Paul Seixas (ao centro) no pódio da La Flèche Wallonne 2026, com Mauro Schmid (à esq. na foto) e Ben Tulett, segundo e terceiro

Paul Seixas vence Flèche e antevê duelo com Pogacar na Liège: «Isso será outra história»

Jovem francês de 19 anos continua a deslumbrar e arrasou no Mur de Huy para conquistar a clássica belga La Flèche Wallonne. E segue-se o monumento Liège-Bastogne-Liège, no domingo, contra... o melhor do mundo

Paul Seixas conquistou vitória memorável na estreia na La Flèche Wallonne 2026. O ciclista francês de 19 anos da Decathlon impôs-se na icónica subida do Mur de Huy, deixando para trás Mauro Schmid (Jayco AlUla) e Ben Tulett (Visma | Lease-a-Bike), que completaram o pódio.

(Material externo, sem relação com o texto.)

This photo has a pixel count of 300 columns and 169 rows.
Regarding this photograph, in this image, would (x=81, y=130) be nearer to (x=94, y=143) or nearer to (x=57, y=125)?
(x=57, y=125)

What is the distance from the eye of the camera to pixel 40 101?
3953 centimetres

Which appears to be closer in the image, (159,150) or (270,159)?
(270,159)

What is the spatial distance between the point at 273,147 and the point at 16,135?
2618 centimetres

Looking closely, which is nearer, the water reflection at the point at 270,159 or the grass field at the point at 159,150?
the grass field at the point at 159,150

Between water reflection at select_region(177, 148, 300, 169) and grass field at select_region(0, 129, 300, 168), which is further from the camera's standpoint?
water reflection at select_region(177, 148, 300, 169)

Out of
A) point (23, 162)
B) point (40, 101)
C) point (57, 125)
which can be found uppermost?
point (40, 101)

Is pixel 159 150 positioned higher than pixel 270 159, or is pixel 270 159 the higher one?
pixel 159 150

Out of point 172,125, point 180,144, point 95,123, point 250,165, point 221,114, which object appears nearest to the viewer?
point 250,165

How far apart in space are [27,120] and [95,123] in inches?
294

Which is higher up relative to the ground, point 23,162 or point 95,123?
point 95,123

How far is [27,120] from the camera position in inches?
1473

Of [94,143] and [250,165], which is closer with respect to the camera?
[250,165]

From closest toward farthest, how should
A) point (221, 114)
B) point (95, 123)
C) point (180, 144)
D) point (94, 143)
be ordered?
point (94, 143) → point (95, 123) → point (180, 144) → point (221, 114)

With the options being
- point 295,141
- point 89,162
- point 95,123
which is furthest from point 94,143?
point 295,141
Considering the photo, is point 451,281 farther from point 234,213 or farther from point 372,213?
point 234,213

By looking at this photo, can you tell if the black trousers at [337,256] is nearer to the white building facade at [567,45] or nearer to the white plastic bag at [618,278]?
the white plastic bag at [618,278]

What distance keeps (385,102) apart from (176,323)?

Seixas não escondeu a emoção e destacou o papel fundamental da equipa. «Antes de mais, gostaria de agradecer a todos os meus colegas de equipa que, desde o início, controlaram a fuga, rolaram na frente do pelotão e me posicionaram durante todo o dia», afirmou, reconhecendo o esforço coletivo.

O jovem vencedor admitiu que a corrida foi extremamente exigente. «Foi um dia um pouco mais difícil para uns do que para outros. Por momentos, tive de me desenrascar um pouco sozinho. Mas eles deram 200% da sua vontade para esta vitória e estou muito contente por conseguir finalizar», acrescentou.

A dimensão do feito não passou despercebida a Seixas, que confessou: «É incrível, é uma vitória enorme. Penso que no ano passado ainda estava a ver a corrida na televisão! E este ano, venho e, na minha primeira participação, ganho... É verdadeiramente incrível». O ciclista reiterou que o sucesso foi «o fruto de um trabalho coletivo», explicando que a estratégia da equipa passava por impor um ritmo forte desde o início do circuito final, onde a corrida se tornou muito disputada.

Sobre a decisiva ascensão ao Mur de Huy, Seixas revelou que a tática foi uma mistura de planeamento e instinto. «Os meus colegas tentaram posicionar-me, mas perdemo-nos um pouco de vista, exceto o Jordan [Labrosse], mesmo no início da subida. Sabia que tinha de impor um ritmo desde o pé da subida para desgastar os outros corredores», explicou. «Depois, fui um pouco pelo instinto, pelas sensações. Tentei avaliar os meus adversários e, quando vi que estavam a ceder um pouco, disse a mim mesmo que tinha de ir a fundo até ao fim».

Já com os olhos postos no próximo desafio, a Liège-Bastogne-Liège, no domingo, onde enfrentará Tadej Pogacar (UAE Emirates-XRG) e Remco Evenepoel (RedBull-BORA-hansgrohe), Seixas mostrou-se realista, mas confiante. «Isso vai ser outra história! Vou lutar para ser o melhor possível. O dia de hoje mostra que estou em boa forma», concluiu.